Maia e Rosas são as caras da renovação
Dentro da rearrumação da lista lisboeta, entre os lugares elegíveis, é de notar o aparecimento de duas caras novas: Bruno Maia e Leonor Rosas. No caso de Maia, que já constava das listas de 2019, mas aparecia então em quinto lugar nos candidatos ao Porto — passa agora para terceiro em Lisboa, lugar considerado facilmente elegível (há dois anos, o Bloco elegeu cinco deputados no círculo da capital). O candidato é médico e, segundo a sua conta de Twitter, trabalha em “exclusividade voluntária” no SNS, pelo que estará preparado para agarrar numa das bandeiras que serão centrais para o Bloco nesta campanha e neste programa eleitoral.

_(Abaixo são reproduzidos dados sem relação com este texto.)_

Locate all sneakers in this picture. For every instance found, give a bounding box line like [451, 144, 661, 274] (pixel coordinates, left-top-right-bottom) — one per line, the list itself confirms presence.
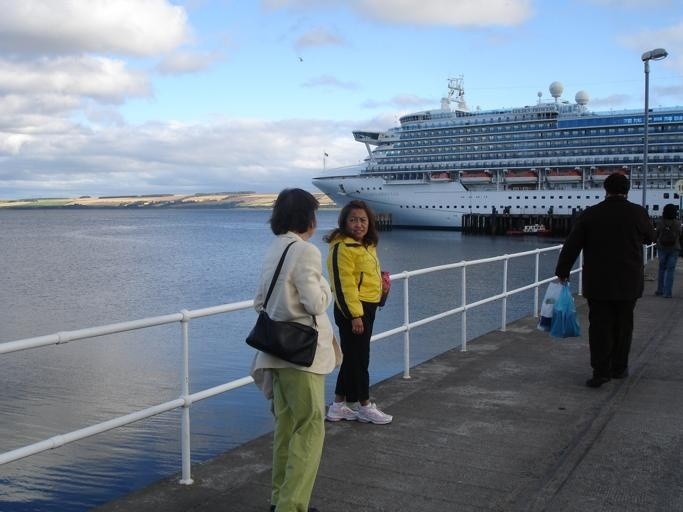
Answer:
[326, 404, 357, 421]
[586, 366, 630, 387]
[357, 403, 394, 425]
[654, 290, 673, 299]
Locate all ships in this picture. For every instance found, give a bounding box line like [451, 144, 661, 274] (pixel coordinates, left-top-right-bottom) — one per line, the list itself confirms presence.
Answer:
[308, 75, 681, 230]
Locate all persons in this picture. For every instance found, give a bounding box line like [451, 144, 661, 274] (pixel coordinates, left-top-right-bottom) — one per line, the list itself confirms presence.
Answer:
[652, 203, 683, 298]
[321, 200, 393, 425]
[553, 172, 658, 387]
[246, 186, 343, 512]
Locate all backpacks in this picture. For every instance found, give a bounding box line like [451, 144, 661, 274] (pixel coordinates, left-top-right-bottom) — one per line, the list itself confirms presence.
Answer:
[658, 218, 678, 247]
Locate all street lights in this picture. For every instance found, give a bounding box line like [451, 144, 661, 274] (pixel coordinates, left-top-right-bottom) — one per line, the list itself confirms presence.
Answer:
[639, 44, 668, 208]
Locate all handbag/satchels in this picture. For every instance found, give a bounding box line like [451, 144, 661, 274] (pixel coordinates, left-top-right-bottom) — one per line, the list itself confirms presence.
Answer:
[377, 270, 391, 308]
[245, 309, 319, 368]
[536, 280, 571, 332]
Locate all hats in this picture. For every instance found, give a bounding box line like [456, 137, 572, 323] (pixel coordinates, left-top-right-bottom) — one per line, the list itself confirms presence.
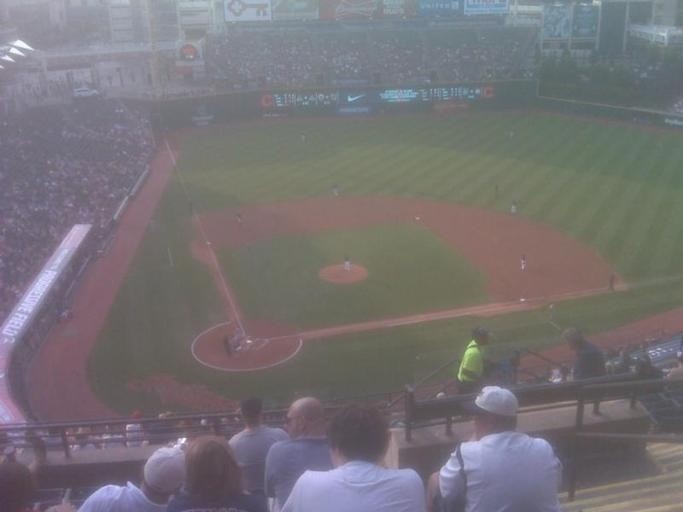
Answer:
[143, 447, 186, 495]
[474, 385, 518, 417]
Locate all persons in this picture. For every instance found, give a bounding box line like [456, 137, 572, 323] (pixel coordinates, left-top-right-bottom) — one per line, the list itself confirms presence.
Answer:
[521, 254, 528, 270]
[608, 275, 615, 291]
[331, 183, 340, 197]
[563, 325, 682, 427]
[344, 253, 349, 272]
[0, 26, 159, 325]
[511, 200, 519, 214]
[161, 89, 210, 97]
[237, 211, 242, 223]
[3, 325, 562, 511]
[214, 27, 539, 92]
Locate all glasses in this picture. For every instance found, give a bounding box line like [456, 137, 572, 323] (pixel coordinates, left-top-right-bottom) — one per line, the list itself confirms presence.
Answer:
[282, 414, 295, 424]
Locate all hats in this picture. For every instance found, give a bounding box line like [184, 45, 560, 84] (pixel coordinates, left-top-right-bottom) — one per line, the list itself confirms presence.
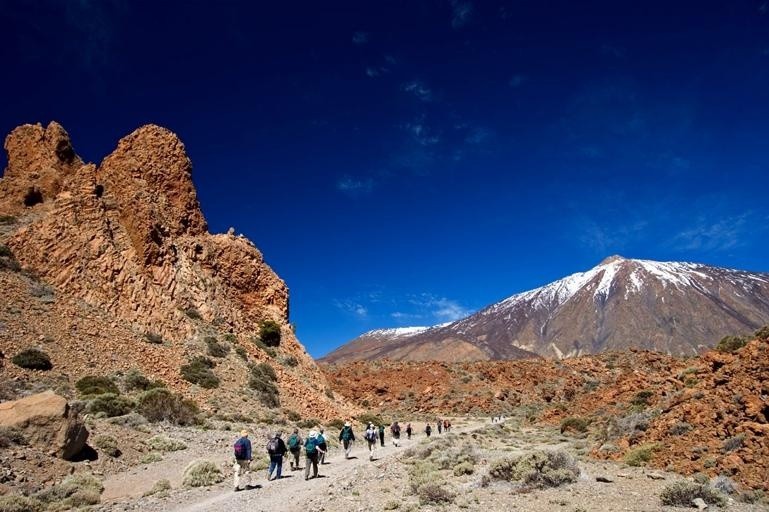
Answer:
[309, 431, 318, 438]
[344, 422, 351, 427]
[241, 429, 249, 438]
[234, 463, 326, 492]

Por Lisboa entra ainda Leonor Rosas, uma das caras jovens (21 anos) que o partido tem promovido mais ativamente. A filha do fundador Fernando Rosas já tinha sido candidata em 2019, mas em 14º lugar. Agora, aparece numa posição que, tendo em conta o resultado da eleição de há dois anos, seria elegível: quinto lugar, logo a seguir à vereadora do Bloco na Câmara de Lisboa, Beatriz Gomes Dias. Rosas entrou, na convenção bloquista deste ano, para a Mesa Nacional do Bloco (a direção alargada do partido) e foi eleita deputada municipal em Lisboa nas autárquicas deste ano. Os lugares considerados elegíveis em Lisboa ficam, assim, organizados por esta ordem: Mariana Mortágua, o líder parlamentar, Pedro Filipe Soares, Bruno Maia, Beatriz Gomes Dias e Leonor Rosas.

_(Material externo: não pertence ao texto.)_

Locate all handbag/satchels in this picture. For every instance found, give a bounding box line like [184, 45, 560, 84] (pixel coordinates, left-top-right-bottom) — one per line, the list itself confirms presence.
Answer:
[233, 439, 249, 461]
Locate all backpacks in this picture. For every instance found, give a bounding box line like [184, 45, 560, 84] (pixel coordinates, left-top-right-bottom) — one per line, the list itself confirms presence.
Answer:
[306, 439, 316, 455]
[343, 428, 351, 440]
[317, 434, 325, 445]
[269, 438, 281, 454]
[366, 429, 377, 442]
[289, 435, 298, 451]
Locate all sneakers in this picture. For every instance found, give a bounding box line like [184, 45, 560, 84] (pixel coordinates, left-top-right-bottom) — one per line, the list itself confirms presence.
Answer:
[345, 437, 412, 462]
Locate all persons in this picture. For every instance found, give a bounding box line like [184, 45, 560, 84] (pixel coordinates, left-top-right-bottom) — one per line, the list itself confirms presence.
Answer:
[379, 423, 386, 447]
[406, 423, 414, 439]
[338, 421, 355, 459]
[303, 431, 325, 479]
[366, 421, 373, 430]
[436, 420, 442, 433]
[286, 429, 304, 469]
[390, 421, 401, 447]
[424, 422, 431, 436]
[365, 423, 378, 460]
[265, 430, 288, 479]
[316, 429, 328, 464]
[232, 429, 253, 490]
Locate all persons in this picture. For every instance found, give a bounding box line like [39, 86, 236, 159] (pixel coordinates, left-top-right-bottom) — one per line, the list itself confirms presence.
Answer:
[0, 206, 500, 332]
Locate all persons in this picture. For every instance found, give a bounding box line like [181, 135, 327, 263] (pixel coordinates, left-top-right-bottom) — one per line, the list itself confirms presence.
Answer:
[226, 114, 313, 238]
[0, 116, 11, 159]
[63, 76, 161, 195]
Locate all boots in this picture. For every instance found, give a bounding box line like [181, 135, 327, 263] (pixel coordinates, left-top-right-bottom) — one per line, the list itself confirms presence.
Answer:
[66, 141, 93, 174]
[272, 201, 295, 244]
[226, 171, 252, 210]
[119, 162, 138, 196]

Isabel Pires concorre pelo Porto
E o Porto é afetado por esta reorganização da lista de Lisboa: os dois primeiros lugares mantêm-se iguais — Catarina Martins e o especialista na área do Trabalho, José Soeiro — mas em terceiro aparece Isabel Pires. A deputada (e deputada municipal em Lisboa) foi, há dois anos, candidata por Lisboa; desta vez, o Bloco, mesmo com as mudanças nesse círculo, volta a querer assegurar um lugar elegível para Pires e coloca-a em terceiro pelo Porto.
Ainda no Porto, saem das listas a deputada Maria Manuel Rola, que em 2017 substituiu Domicília Costa no Parlamento, e Luís Monteiro, que há meses desistiu da candidatura à Câmara Municipal de Gaia depois de ser acusado no Twitter de violência doméstica por uma ex-namorada e de devolver a acusação, avançando com uma queixa em tribunal.
Agora, no Facebook, Monteiro confirmou que, como tinha dito em maio, não será novamente candidato até estar concluído o processo de difamação que moveu em tribunal. “Fiz a queixa crime para que a verdade fosse reposta, mas o processo judicial ainda decorre. Por essa razão, não farei parte das listas do Bloco de Esquerda”. No Porto, segue-se ainda o nome da independente Teresa Summavielle.
A situação em que o Bloco parte para estas eleições, depois da rutura com o PS, tem dado azo a comparações com o cenário de 2011, em que a bancada parlamentar ficou reduzida a metade depois de ter ajudado a deixar cair o Governo de José Sócrates.
A estratégia do partido na construção das listas é, no entanto, diferente: em 2011, a Mesa Nacional do Bloco decidiu reconduzir os 16 deputados que tinham sido eleitos em 2009, uma vez que aquelas eram eleições intercalares e a ideia era, segundo o partido, “manter o trabalho desenvolvido” na legislatura que se viu interrompida com o chumbo do PEC IV. Desta vez, apesar de estas serem, de novo, eleições antecipadas, o partido decidiu mesmo aproveitar o momento para mexer na bancada e começar a apresentar caras novas, levando algum do peso político para fora do Parlamento.